[Stored items]
-- Opening Marker --

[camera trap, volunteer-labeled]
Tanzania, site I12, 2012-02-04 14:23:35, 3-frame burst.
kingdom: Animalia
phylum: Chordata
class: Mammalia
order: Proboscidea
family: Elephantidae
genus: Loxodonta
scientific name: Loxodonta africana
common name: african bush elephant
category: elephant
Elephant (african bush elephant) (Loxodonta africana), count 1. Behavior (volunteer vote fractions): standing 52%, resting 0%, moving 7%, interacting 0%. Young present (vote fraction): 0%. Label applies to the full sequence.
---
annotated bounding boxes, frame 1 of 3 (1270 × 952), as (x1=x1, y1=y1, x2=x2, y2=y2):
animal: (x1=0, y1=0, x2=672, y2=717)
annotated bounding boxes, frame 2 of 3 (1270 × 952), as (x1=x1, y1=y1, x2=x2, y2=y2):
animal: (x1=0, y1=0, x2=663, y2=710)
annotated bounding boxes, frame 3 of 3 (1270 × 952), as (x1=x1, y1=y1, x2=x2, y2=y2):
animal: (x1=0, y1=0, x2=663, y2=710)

-- Closing Marker --
-- Opening Marker --

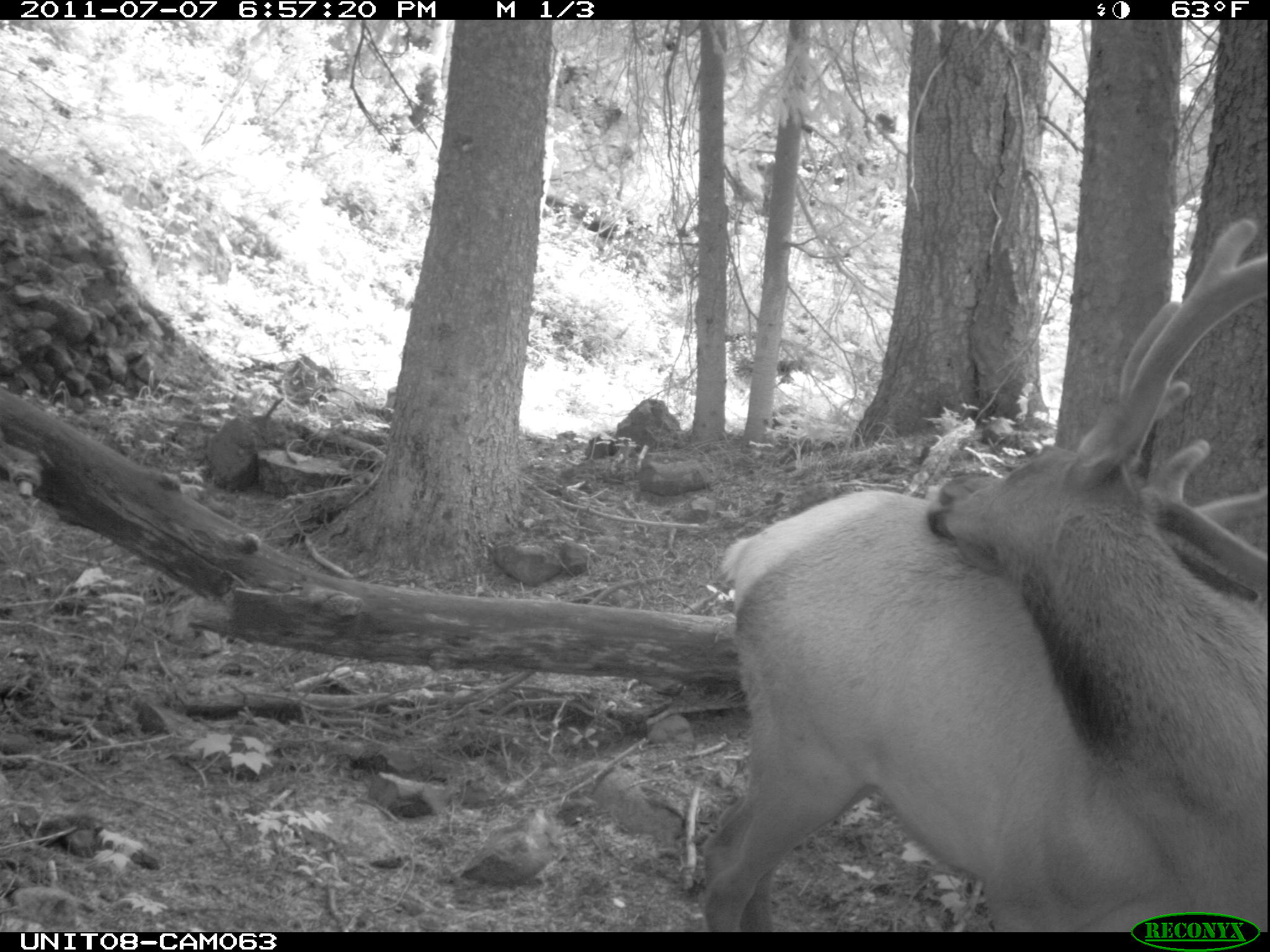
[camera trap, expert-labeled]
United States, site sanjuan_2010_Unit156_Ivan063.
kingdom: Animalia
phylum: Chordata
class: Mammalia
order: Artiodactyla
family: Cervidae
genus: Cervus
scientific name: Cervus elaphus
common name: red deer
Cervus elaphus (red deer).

-- Closing Marker --

# HOW TO COMPLETE THIS TASK
Where a line above contains the string "labeled", copy that line.

# SOLUTION FOR THIS PROBLEM
[camera trap, volunteer-labeled]
[camera trap, expert-labeled]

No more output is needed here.